How can I sort file names by version numbers?

Edit: It turns out that Benoit was sort of on the right track and Roland tipped the balance

You simply need to tell sort to consider only field 2 (add ",2"):

find ... | sort --version-sort --field-separator=- --key=2,2

Original Answer: ignore

If none of your filenames contain spaces between the hyphens, you can try this:

find ... | sed 's/.*-\([^-]*\)-.*/\1 \0/;s/[^0-9] /.&/' | sort --version-sort --field-separator=- --key=2 | sed 's/[^ ]* //'

The first sed command makes the lines look like this (I added "10" to show that the sort is numeric):

1.9.a command-1.9a-setup2.0.c command-2.0c-setup2.0.a command-2.0a-setup2.0 command-2.0-setup10 command-10-setup

The extra dot makes the letter suffixed version number sort after the version number without the suffix.
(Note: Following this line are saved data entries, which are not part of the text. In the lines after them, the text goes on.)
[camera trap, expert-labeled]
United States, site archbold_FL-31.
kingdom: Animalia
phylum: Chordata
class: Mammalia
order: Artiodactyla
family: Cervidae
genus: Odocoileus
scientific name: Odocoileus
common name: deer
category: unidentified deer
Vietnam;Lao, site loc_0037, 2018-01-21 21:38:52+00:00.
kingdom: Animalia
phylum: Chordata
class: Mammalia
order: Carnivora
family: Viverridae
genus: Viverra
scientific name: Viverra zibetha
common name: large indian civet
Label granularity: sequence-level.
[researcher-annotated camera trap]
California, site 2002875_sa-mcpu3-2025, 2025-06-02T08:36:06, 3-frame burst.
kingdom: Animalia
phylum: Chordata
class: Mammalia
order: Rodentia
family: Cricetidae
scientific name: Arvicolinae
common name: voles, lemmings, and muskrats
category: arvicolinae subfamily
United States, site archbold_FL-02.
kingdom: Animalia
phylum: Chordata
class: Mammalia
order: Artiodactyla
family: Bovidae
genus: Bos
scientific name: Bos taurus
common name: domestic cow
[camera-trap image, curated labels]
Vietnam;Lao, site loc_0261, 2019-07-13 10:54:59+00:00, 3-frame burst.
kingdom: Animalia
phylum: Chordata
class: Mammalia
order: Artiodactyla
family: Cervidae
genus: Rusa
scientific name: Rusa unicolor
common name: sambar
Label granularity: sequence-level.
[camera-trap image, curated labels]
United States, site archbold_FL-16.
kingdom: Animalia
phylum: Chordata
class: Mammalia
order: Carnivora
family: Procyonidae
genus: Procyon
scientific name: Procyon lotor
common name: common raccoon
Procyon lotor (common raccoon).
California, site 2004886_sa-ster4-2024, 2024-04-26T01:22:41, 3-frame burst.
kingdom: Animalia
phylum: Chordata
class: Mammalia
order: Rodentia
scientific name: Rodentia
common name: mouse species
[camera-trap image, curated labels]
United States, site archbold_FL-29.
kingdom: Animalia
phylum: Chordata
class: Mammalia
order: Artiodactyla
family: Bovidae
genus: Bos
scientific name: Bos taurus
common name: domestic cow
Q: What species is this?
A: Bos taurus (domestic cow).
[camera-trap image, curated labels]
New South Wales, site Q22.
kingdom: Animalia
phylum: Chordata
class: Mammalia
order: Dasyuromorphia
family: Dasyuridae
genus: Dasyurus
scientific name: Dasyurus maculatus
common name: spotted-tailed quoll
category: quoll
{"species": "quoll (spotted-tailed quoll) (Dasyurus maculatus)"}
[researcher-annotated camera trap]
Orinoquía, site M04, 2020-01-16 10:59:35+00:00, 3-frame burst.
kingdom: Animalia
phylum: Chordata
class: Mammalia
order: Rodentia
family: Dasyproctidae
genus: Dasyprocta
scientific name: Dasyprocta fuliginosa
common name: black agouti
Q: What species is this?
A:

The second sed command removes the prefixed version number from each line.

There are lots of ways this can fail.

If you specify to sort that you only want to consider the second field (-k2) don't complain that it does not consider the third one.

In your case, run sort --version-sort without any other argument, maybe this will suit better.

Looks like this works:

find /data/ -name 'command-*-setup' | sort -t - -V -k 2,2

not with sort but it works:

tree -ivL 1 /data/ | perl -nlE 'say if /\Acommand-[0-9][0-9a-z.]*-setup\z/'

-v: sort the output by version
-i: makes tree not print the indentation lines
-L level: max display depth of the directory tree